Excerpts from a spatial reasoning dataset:

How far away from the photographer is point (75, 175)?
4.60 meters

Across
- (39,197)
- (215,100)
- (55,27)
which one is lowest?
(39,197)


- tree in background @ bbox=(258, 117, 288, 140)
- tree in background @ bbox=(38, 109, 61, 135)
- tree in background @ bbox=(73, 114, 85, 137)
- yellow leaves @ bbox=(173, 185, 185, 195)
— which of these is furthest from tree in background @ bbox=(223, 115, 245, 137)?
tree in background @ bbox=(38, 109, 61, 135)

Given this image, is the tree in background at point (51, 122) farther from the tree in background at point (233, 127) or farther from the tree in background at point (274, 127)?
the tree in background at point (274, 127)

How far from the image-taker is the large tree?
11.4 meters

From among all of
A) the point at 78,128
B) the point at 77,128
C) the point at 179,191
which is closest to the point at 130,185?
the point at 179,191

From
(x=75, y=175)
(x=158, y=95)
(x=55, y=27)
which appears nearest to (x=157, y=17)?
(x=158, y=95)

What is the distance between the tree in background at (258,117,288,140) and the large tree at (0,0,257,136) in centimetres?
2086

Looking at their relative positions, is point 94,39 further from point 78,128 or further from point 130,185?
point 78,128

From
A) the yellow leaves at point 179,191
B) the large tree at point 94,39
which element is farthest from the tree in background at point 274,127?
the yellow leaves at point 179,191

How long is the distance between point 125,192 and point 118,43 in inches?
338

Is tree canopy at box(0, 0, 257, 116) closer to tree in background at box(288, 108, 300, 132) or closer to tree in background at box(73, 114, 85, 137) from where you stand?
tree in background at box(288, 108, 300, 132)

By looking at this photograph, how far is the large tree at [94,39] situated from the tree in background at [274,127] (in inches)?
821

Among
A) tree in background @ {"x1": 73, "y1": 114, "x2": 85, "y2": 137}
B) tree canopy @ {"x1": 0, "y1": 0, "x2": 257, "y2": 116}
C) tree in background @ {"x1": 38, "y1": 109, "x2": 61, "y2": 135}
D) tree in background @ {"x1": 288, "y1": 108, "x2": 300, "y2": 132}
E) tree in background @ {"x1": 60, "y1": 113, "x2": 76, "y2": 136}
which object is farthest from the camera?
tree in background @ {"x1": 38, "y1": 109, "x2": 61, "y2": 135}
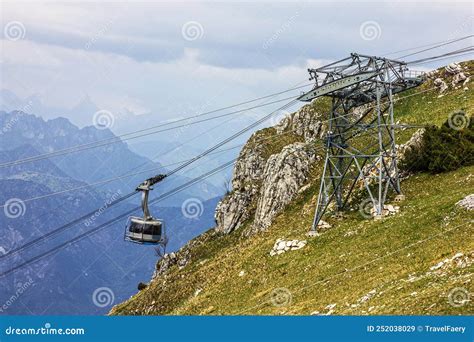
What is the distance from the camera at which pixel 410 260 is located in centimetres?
3431

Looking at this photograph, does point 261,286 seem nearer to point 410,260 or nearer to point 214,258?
point 410,260

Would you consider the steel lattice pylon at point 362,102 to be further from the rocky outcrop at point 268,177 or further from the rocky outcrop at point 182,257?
the rocky outcrop at point 182,257

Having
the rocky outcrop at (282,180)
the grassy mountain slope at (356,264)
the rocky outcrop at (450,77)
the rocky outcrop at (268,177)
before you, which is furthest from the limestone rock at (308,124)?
the rocky outcrop at (450,77)

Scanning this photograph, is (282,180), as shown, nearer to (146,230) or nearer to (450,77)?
(146,230)

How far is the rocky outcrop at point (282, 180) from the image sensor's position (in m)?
61.7

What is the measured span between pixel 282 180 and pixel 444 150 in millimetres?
18985

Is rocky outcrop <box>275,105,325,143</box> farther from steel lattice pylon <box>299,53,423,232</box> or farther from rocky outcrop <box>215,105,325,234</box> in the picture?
steel lattice pylon <box>299,53,423,232</box>

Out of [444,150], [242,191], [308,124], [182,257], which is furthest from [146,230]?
[308,124]

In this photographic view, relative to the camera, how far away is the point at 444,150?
48.7m

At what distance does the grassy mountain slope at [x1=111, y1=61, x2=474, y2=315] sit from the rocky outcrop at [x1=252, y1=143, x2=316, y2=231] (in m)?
1.51

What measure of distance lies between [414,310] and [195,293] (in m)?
31.2

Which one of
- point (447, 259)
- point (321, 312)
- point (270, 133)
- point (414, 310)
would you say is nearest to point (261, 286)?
point (321, 312)

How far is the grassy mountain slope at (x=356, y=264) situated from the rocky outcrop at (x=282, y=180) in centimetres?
151

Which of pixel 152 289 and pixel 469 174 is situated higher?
pixel 469 174
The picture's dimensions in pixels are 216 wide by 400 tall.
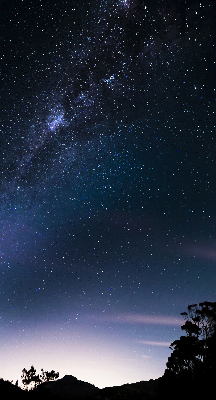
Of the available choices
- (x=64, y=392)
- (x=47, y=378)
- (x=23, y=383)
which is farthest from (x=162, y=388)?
(x=64, y=392)

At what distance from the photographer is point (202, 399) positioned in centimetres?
2288

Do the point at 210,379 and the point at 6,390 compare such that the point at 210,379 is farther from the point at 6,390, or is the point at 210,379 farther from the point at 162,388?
the point at 6,390

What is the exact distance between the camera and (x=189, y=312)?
113 feet

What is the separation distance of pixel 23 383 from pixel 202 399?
40967 mm

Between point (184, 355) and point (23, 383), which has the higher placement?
point (184, 355)

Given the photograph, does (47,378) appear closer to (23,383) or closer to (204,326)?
(23,383)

**Problem statement**. Reproduce every record above verbatim, leaving the pictures out.

**Complete answer**.
How far away from the photographer is point (75, 175)?
4.60 meters

Across
- (39,197)
- (215,100)
- (55,27)
which one is lowest?
(39,197)


- tree in background @ bbox=(258, 117, 288, 140)
- tree in background @ bbox=(38, 109, 61, 135)
- tree in background @ bbox=(73, 114, 85, 137)
- yellow leaves @ bbox=(173, 185, 185, 195)
— which of these is furthest from tree in background @ bbox=(223, 115, 245, 137)?
tree in background @ bbox=(38, 109, 61, 135)

Given this image, is the tree in background at point (51, 122) farther from the tree in background at point (233, 127) or farther from the tree in background at point (274, 127)?
the tree in background at point (274, 127)

How far from the image-taker is the large tree?
11.4 meters

From among all of
A) the point at 78,128
B) the point at 77,128
C) the point at 179,191
which is closest to the point at 130,185?
the point at 179,191

From
(x=75, y=175)
(x=158, y=95)
(x=55, y=27)
which appears nearest to (x=157, y=17)?
(x=158, y=95)

What is the distance between the tree in background at (258,117,288,140) and the large tree at (0,0,257,136) in centimetres?
2086

Looking at their relative positions, is point 94,39 further from point 78,128 or further from point 130,185?
point 78,128

From
A) the yellow leaves at point 179,191
B) the large tree at point 94,39
which element is farthest from the tree in background at point 274,127?
the yellow leaves at point 179,191

How long is the distance between point 125,192 and point 118,43 in inches?
338

Is tree canopy at box(0, 0, 257, 116) closer to tree in background at box(288, 108, 300, 132) or closer to tree in background at box(73, 114, 85, 137) from where you stand?
tree in background at box(288, 108, 300, 132)

By looking at this photograph, how far is the large tree at [94,39] situated from the tree in background at [274,127] (in inches)?
821

Among
A) tree in background @ {"x1": 73, "y1": 114, "x2": 85, "y2": 137}
B) tree canopy @ {"x1": 0, "y1": 0, "x2": 257, "y2": 116}
C) tree in background @ {"x1": 38, "y1": 109, "x2": 61, "y2": 135}
D) tree in background @ {"x1": 288, "y1": 108, "x2": 300, "y2": 132}
E) tree in background @ {"x1": 60, "y1": 113, "x2": 76, "y2": 136}
which object is farthest from the camera?
tree in background @ {"x1": 38, "y1": 109, "x2": 61, "y2": 135}
What is the distance from the camera at which pixel 410 260 is located in centimetres?
3431

Looking at this photograph, does point 261,286 seem nearer to point 410,260 or nearer to point 214,258?
point 410,260

Would you consider the steel lattice pylon at point 362,102 to be further from the rocky outcrop at point 268,177 or further from the rocky outcrop at point 182,257?
the rocky outcrop at point 182,257

Having
the rocky outcrop at (282,180)
the grassy mountain slope at (356,264)
the rocky outcrop at (450,77)
the rocky outcrop at (268,177)
before you, which is furthest from the limestone rock at (308,124)?
the rocky outcrop at (450,77)

Scanning this photograph, is (282,180), as shown, nearer to (146,230) or nearer to (450,77)?
(146,230)

How far is the rocky outcrop at point (282, 180) from the image sensor's position (in m)?
61.7

What is the measured span between pixel 282 180 and pixel 444 150 in millimetres?
18985

Is rocky outcrop <box>275,105,325,143</box> farther from steel lattice pylon <box>299,53,423,232</box> or farther from rocky outcrop <box>215,105,325,234</box> in the picture?
steel lattice pylon <box>299,53,423,232</box>

Out of [444,150], [242,191], [308,124], [182,257], which is furthest from [146,230]?
[308,124]

In this photographic view, relative to the camera, how far away is the point at 444,150?
48.7m

At what distance does the grassy mountain slope at [x1=111, y1=61, x2=474, y2=315] sit from the rocky outcrop at [x1=252, y1=143, x2=316, y2=231] (in m)?
1.51

What measure of distance lies between [414,310] and [195,293] (in m)?
31.2

Which one of
- point (447, 259)
- point (321, 312)
- point (270, 133)
- point (414, 310)
would you say is nearest to point (261, 286)?
point (321, 312)

How far is the grassy mountain slope at (x=356, y=264) situated from the rocky outcrop at (x=282, y=180) in centimetres?
151

Which of pixel 152 289 and pixel 469 174 is situated higher?
pixel 469 174
The picture's dimensions in pixels are 216 wide by 400 tall.
Of the available choices
- (x=64, y=392)
- (x=47, y=378)
- (x=23, y=383)
which is farthest from (x=162, y=388)?
(x=64, y=392)

At what distance from the photographer is point (202, 399) positioned in centimetres?
2288

Do the point at 210,379 and the point at 6,390 compare such that the point at 210,379 is farther from the point at 6,390, or is the point at 210,379 farther from the point at 162,388?
the point at 6,390

What is the exact distance between the camera and (x=189, y=312)?
113 feet

What is the separation distance of pixel 23 383 from pixel 202 399?
40967 mm

Between point (184, 355) and point (23, 383), which has the higher placement?
point (184, 355)

Given the photograph, does (47,378) appear closer to (23,383) or closer to (204,326)?
(23,383)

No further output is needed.